- **WHAT THE EXERCISE ASKS**:
Format the items below as a Markdown table with columns Row and Line, one numbered row per line and no blank lines. Begin at the line that has "1. point 137,13", stop after the line that has "From the curved", and leave the pictures out.

━━━━━━━━

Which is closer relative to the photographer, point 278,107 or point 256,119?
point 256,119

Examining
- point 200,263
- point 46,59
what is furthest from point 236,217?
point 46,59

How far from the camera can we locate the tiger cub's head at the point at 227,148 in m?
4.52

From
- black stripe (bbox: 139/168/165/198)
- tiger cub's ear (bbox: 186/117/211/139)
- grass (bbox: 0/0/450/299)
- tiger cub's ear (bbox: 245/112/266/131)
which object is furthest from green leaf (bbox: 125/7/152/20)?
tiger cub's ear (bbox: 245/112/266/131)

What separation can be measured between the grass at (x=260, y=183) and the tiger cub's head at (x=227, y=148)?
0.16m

━━━━━━━━

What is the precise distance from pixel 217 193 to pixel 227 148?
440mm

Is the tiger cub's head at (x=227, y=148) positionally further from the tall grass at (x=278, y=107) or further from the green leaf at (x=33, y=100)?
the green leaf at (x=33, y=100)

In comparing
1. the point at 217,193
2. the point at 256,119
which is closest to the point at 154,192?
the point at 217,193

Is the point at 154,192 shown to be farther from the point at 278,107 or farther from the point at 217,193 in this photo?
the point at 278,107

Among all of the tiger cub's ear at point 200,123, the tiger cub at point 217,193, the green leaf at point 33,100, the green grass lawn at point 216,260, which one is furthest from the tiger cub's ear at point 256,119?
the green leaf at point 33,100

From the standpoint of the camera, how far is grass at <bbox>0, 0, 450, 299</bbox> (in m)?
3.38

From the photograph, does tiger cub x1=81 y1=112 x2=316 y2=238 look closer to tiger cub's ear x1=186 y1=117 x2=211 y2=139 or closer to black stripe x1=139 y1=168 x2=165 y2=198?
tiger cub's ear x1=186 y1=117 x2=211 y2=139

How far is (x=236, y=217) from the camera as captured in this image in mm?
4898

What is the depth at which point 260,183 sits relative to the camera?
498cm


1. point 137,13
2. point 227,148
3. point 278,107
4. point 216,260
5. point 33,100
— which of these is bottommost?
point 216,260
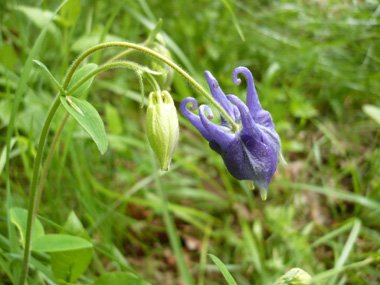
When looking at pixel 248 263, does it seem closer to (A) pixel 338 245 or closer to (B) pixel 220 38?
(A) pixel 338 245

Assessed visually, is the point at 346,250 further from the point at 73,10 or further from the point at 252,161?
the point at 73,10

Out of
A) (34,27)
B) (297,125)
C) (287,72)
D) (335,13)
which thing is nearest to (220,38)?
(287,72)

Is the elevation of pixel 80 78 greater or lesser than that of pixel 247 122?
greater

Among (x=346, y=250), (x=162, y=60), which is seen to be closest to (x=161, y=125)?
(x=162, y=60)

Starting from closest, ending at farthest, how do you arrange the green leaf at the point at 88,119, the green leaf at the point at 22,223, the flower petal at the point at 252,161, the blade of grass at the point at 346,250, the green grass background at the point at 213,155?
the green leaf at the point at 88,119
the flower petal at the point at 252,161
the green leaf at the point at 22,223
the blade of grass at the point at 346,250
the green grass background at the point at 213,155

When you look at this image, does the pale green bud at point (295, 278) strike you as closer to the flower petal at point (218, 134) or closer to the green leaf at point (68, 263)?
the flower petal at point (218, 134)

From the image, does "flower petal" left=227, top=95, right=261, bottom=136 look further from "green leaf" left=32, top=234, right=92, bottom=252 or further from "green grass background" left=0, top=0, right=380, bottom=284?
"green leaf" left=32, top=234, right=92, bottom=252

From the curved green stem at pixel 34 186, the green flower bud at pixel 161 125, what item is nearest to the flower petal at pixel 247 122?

━━━━━━━━

- **ANSWER BELOW**:
| Row | Line |
|---|---|
| 1 | 1. point 137,13 |
| 2 | 2. point 227,148 |
| 3 | 3. point 278,107 |
| 4 | 4. point 216,260 |
| 5 | 5. point 33,100 |
| 6 | — which of these is bottommost? |
| 7 | point 216,260 |
| 8 | When looking at pixel 248 263, does it seem closer to (A) pixel 338 245 or closer to (B) pixel 220 38? |
| 9 | (A) pixel 338 245 |
| 10 | Assessed visually, is the point at 346,250 further from the point at 73,10 or further from the point at 252,161? |
| 11 | the point at 73,10 |
| 12 | Out of |
| 13 | A) (34,27) |
| 14 | B) (297,125) |
| 15 | C) (287,72) |
| 16 | D) (335,13) |
| 17 | which thing is nearest to (220,38)? |
| 18 | (287,72) |
| 19 | Is the elevation of pixel 80 78 greater or lesser than that of pixel 247 122? |
| 20 | greater |
| 21 | Among (x=346, y=250), (x=162, y=60), which is seen to be closest to (x=161, y=125)? |
| 22 | (x=162, y=60) |
| 23 | Starting from closest, ending at farthest, how do you arrange the green leaf at the point at 88,119, the green leaf at the point at 22,223, the flower petal at the point at 252,161, the blade of grass at the point at 346,250, the green grass background at the point at 213,155? |
| 24 | the green leaf at the point at 88,119 |
| 25 | the flower petal at the point at 252,161 |
| 26 | the green leaf at the point at 22,223 |
| 27 | the blade of grass at the point at 346,250 |
| 28 | the green grass background at the point at 213,155 |
| 29 | When you look at this image, does the pale green bud at point (295, 278) strike you as closer to the flower petal at point (218, 134) or closer to the green leaf at point (68, 263)? |
| 30 | the flower petal at point (218, 134) |
| 31 | From the image, does "flower petal" left=227, top=95, right=261, bottom=136 look further from "green leaf" left=32, top=234, right=92, bottom=252 or further from "green grass background" left=0, top=0, right=380, bottom=284? |
| 32 | "green leaf" left=32, top=234, right=92, bottom=252 |
| 33 | From the curved green stem at pixel 34 186, the green flower bud at pixel 161 125, what item is nearest to the flower petal at pixel 247 122? |